Ann: Third Quarter Results Presentation, page-2

Having just listened to the conference call , I would make the following comments :
1) As ecool2 has already alluded to, we were treated to a ringing endorsement from Dr Joanne Kurtzberg, Director of the Pediatric Blood and Marrow Transplant Programme at Duke University Medical Center . She stated without any hesitation that she would “definitely” use Remestemcel-L (after approval) as first line therapy for children after being unresponsive to steroids. As a physician she would only be likely to try Jakafi, if Remestemcel-L failed to get a response. Prof S I compared the public trial data showing that patients treated with grades C/D aGVHD Mesoblast achieved 89% response rate compared to 41-43% for Jakafi. Dr Kurtzberg then proceeded to mention that Remestemcel-L was also preferred because it did not suppress the immune system and there were no problems with toxicity.
2) If priority review is given by the FDA for Remestemcel-L , (which as an orphan drug is highly likely in my opinion), we should receive a decision on approval within 6 months of the final module being filed by Mesoblast. In my view we should hear the decision around the end of March/April 2020. Very encouraging that confirmatory trials for adult and chronic aGVHD will be pursued as soon as possible assuming a successful outcome. SI also added “other indications” to his slide for label extension opportunities in 2020...other than the EB opportunity, this is something I do not remember hearing before....

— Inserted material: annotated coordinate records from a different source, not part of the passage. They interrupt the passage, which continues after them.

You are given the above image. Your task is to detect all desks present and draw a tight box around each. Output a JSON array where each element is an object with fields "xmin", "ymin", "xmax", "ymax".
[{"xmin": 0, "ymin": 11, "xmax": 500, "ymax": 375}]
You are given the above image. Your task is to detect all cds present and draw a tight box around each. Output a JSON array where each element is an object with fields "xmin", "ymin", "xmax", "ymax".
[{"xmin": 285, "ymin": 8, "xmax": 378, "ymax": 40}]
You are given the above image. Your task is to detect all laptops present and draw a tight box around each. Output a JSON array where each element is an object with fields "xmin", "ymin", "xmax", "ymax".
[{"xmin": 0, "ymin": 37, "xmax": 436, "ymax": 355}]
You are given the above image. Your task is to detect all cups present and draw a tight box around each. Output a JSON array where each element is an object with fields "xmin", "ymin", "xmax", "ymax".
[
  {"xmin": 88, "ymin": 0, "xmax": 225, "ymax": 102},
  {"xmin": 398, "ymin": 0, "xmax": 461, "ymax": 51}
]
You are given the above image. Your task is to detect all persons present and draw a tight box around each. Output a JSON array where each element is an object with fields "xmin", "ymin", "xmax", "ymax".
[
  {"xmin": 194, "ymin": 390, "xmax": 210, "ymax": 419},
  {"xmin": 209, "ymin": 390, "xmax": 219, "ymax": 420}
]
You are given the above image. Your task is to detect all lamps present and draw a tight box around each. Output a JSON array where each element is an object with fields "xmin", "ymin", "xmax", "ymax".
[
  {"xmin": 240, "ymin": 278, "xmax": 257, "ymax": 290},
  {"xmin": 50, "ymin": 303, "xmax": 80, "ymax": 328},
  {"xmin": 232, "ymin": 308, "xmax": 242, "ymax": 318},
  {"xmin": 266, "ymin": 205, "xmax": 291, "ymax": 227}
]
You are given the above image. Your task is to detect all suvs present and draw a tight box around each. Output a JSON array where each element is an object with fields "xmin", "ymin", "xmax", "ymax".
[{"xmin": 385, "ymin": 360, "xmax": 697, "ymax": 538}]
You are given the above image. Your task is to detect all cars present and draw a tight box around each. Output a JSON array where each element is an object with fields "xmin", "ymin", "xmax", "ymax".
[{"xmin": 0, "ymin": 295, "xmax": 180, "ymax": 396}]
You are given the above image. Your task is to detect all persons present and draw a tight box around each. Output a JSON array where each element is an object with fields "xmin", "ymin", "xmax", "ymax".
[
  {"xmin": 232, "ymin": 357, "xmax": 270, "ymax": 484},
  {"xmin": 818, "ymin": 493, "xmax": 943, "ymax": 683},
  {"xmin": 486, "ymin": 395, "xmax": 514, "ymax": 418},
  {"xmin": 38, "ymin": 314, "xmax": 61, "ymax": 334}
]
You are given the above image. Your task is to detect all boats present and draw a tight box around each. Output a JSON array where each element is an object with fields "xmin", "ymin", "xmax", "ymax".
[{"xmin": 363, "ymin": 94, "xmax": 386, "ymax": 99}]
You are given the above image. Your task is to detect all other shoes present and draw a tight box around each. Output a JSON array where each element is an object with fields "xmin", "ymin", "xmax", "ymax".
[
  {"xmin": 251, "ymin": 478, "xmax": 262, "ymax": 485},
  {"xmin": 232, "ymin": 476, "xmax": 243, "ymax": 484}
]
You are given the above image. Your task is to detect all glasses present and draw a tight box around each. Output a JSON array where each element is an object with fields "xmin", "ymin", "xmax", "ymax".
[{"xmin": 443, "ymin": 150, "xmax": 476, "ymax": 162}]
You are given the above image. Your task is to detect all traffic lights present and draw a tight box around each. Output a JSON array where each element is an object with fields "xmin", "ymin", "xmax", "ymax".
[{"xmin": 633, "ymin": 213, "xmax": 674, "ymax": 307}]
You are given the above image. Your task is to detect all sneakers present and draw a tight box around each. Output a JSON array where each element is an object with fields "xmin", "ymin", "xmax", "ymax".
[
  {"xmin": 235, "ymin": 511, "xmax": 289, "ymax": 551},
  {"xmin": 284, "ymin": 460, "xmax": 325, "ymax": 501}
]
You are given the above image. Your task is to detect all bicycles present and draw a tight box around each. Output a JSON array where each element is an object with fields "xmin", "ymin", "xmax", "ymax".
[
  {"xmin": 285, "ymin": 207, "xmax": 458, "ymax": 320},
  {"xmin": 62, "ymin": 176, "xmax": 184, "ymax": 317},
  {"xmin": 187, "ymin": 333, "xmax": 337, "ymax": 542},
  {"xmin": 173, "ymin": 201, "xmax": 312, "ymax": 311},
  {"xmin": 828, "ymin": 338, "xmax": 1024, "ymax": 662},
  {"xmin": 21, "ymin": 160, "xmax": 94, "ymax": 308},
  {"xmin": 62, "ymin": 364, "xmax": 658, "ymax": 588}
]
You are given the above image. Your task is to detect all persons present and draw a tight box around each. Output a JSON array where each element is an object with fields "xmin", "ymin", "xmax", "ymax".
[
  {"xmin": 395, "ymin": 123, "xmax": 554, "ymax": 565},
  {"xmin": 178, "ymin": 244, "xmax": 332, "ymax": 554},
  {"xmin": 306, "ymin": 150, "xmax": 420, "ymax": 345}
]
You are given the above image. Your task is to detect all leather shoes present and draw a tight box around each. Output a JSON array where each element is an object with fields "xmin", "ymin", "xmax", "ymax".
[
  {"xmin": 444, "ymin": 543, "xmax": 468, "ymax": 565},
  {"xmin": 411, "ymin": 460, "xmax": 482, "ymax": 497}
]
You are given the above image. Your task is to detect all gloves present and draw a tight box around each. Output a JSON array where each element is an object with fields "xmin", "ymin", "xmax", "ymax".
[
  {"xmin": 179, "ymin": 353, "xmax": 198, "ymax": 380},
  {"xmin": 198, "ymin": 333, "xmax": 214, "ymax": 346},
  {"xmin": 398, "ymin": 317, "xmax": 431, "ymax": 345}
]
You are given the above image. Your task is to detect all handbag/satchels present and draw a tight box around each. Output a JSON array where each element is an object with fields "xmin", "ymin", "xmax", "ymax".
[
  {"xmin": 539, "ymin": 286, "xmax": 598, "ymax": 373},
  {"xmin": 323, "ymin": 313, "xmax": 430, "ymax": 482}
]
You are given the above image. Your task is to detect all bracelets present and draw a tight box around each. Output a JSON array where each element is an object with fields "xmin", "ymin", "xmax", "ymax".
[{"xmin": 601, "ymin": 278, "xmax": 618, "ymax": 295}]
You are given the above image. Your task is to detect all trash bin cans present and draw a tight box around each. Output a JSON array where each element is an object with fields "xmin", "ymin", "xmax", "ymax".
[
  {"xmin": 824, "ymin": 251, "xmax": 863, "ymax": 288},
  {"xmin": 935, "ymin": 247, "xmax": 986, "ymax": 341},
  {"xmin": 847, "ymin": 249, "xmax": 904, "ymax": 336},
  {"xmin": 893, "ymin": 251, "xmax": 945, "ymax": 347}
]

3) AT LAST THE GENIE IS OUT OF THE BAG... 85% of MACE events have already occurred in the 566 patient Revascor trial. S I referenced the fact that many of phase 3 clinical trial patients were now in their 3rd and 4th year post enrolment...so he notes that there is now “an increase in MACE rate and an accelerating rate accrual. He let slip right at the end the Revascor trial is likely to complete “sooner than we had anticipated...see how the next few months will go”.
By my estimation, a continuance of a typical j curve of mortality risk and hospitalisation plotted against the enrolled patient profiles leads me to conclude that the REVASCOR TRIAL WILL CONCLUDE IN ABOUT 9-11 weeks. This will not come as a surprise to anyone who has read my posts before. Just consider the ramifications of the last statement. Revascor is aimed at 15-20% out of 8m patients suffering with CHF market that has failed to respond to all other treatments. It also could be fast tracked to give unique support to those 5,000 patients who annually undergo LVAD implants. If you want to be prudent and risk a successful Revascor trial at say 30%, you would still get a share price many many multiples of what it is today. Expect some real interest to develop in the shares in the next 2 months !
4) Interesting that in CLBP, over 50% of the 404 enrolled patients in the Phase 3, 3 arm study have already completed their 24 month study. S.I. said that “further disclosure” from the Phase 2 results would be made available “in due course” but there would be no public interim read outs of the current trials. He did mention, however, that there have been no “adverse events to date during the trial”. With a 50% improvement in pain score and 15% improvement in function, set as the hurdle rates to be achieved from the phase 3 trials ( simi lar to outcomes achieved in phase 2 trials ) we will have to wait until April 2020 for the trial to conclude .

In summary, many slides were familiar to us all from previous presentations. Mesoblast is shifting to a commercial footing. R&D costs will fall as phase 3 trials reach their conclusion whilst manufacturing facilities will correspondingly rise to facilitate production.
We already knew that Remestemcel-L achieved vastly superior clinical results to Jakafi in clinical trials...but it was good to hear, from a world renowned expert on the subject of aGVHD, state that MSB should be “first line” after steroids. Looking at the valuation of Incyte we should be very pleased at the thought of label extensions being sought in 2020 to allow Mesoblast entry into the adult and chronic market for aGVHD.
Lastly, the Revascor trials which first started back in 2014 is probably less than 3 months away from reaching its targeted 540 Major Cardiac Events...you have been warned ! This is the key takeaway from todays presentation !!!